◆ **Testo**:
Una sera come tante altre, mentre dopo una giornata di lavoro massacrante, come del resto tutte le giornate, io e il mio caro collega, nonché amico del cuore, così come si usa nel gergo giovanile, stavamo girando come due “tuppetti”, ovvero “trottola”
nelle viuzze caratteristiche del centro storico di Adrano, ponendoci i difficili quesiti della vita, della serie “chi siamo, cosa facciamo, dove andiamo” ….scherzi a parte …. Mentre giravamo raccontandoci le nostre più recenti disavventure, ci siamo imbattuti in un comune pensiero, volete sapere quale vero? Eh curiosoni….
“camu a fari?”, espressione tipica cilettiana, nuova lingua che presto diventerà ufficiale ed entrerà a far parte dell’elenco delle lingue più parlate nel mondo ….
A quella domanda così carica di significati, io non ho potuto che rispondere dicendo: “un programma!”… ed ecco che come nei fumetti di topolino e paperino, comparire la nuvoletta con la lampadina accesa “eureka”… è arrivata l’idea geniale … e dall’idea, si è poi passati all’elaborazione delle immagini, e dall’elaborazione delle immagini alla formulazione delle parole, e dalle parole si è passati alla scrittura ..”verba volant, scripta manent”, per essere sicuri di non perdere l’ispirazione tra le nostre chiacchiere …. E così abbiamo messo su carta la nostra fulminea idea che è diventata poi dopo qualche giorno un progetto vero e proprio che si è concretizzato piano piano, sotto i nostri occhi, prendendo forma, come la scultura per un’artista, er uno scultore, e le linee per il pittore, matri mia che sono poetica, no?

◆ **Contenuto dei dati**:

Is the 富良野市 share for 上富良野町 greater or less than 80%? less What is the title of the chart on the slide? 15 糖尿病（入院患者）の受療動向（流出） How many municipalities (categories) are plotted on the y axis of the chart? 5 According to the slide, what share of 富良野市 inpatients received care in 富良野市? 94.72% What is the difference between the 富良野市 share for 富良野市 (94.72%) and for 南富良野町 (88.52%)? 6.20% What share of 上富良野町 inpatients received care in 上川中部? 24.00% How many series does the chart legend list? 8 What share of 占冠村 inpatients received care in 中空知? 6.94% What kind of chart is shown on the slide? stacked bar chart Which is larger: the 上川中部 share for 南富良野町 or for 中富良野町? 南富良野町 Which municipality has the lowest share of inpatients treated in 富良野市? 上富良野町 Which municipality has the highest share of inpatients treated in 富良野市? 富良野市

◆ **Consegne**:
• A. Indica se le seguenti affermazioni concordano con il testo, rispondendo sì o no e citando le parole decisive: (i) la passeggiata avviene nel centro storico di Adrano; (ii) la conversazione si svolge di mattina; (iii) l'idea diventa un progetto vero e proprio dopo qualche giorno.
• B. Modifica il testo nel tratto che va da "Una sera come" fino a "vero? Eh curiosoni….", sostituendo "Adrano" con "Catania".
Il materiale riportato proviene da una fonte diversa.

◆ **Soluzioni**:
• A.
(i) Sì: "nelle viuzze caratteristiche del centro storico di Adrano".
(ii) No: "Una sera come tante altre".
(iii) Sì: "è diventata poi dopo qualche giorno un progetto vero e proprio".

• B.
Una sera come tante altre, mentre dopo una giornata di lavoro massacrante, come del resto tutte le giornate, io e il mio caro collega, nonché amico del cuore, così come si usa nel gergo giovanile, stavamo girando come due “tuppetti”, ovvero “trottola”
nelle viuzze caratteristiche del centro storico di Catania, ponendoci i difficili quesiti della vita, della serie “chi siamo, cosa facciamo, dove andiamo” ….scherzi a parte …. Mentre giravamo raccontandoci le nostre più recenti disavventure, ci siamo imbattuti in un comune pensiero, volete sapere quale vero? Eh curiosoni….